Energy Bounds in Designer Gravity

TL;DR

This work addresses the problem of defining finite conserved charges in asymptotically AdS spacetimes with tachyonic scalars near the Breitenlohner-Freedman bound under general boundary conditions specified by a function $W$. It employs the covariant phase space formalism to derive explicit Hamiltonian generators for asymptotic symmetries, showing they decompose into the pure gravity Weyl term plus scalar-field contributions, and demonstrates finiteness via a finite symplectic structure. By relating these charges to a positive spinor charge, the authors establish a lower energy bound when $W$ is bounded below, $m^2>m^2_{BF}$, and $V(\phi)$ admits a suitable superpotential; they also treat special cases with logarithmic branches and BF saturation. The results extend prior $d=3$ and higher-dimensional analyses, clarify the role of boundary data in AdS stability, and have implications for the dual CFT, confirming stability under broad designer-gravity boundary conditions.

Abstract

We consider asymptotically anti-de Sitter gravity coupled to tachyonic scalar fields with mass at or slightly above the Breitenlohner-Freedman bound in d greater than or equal to 4 spacetime dimensions.
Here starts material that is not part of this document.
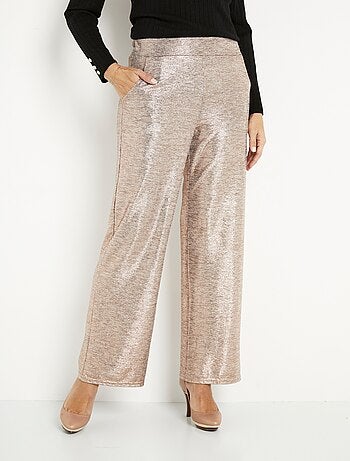 Pantalón punto brillo cintura ancha elástica - Afibel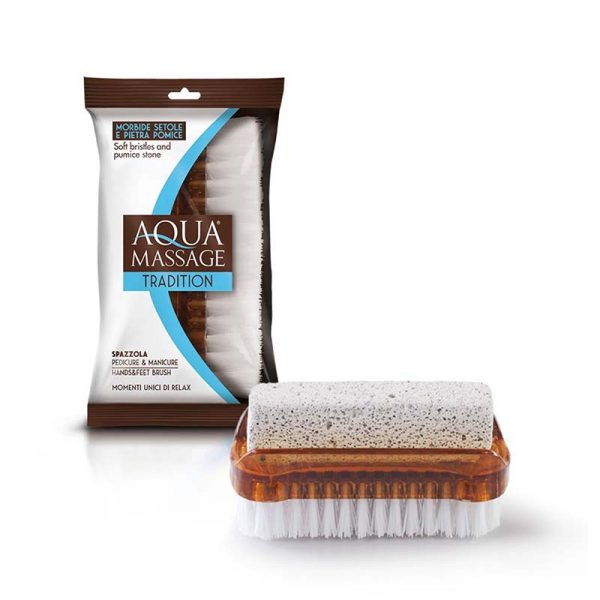 Aqua Massage Nail Brush With Pumice Stone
The boundary conditions in these ``designer gravity'' theories are defined in terms of an arbitrary function W. We give a general argument that the Hamiltonian generators of asymptotic symmetries for such systems will be finite, and proceed to construct these generators using the covariant phase space method. The direct calculation confirms that the generators are finite and shows that they take the form of the pure gravity result plus additional contributions from the scalar fields. By comparing the generators to the spinor charge, we derive a lower bound on the gravitational energy when i) W has a global minimum, ii) the Breitenlohner-Freedman bound is not saturated, and iii) the scalar potential V admits a certain type of "superpotential."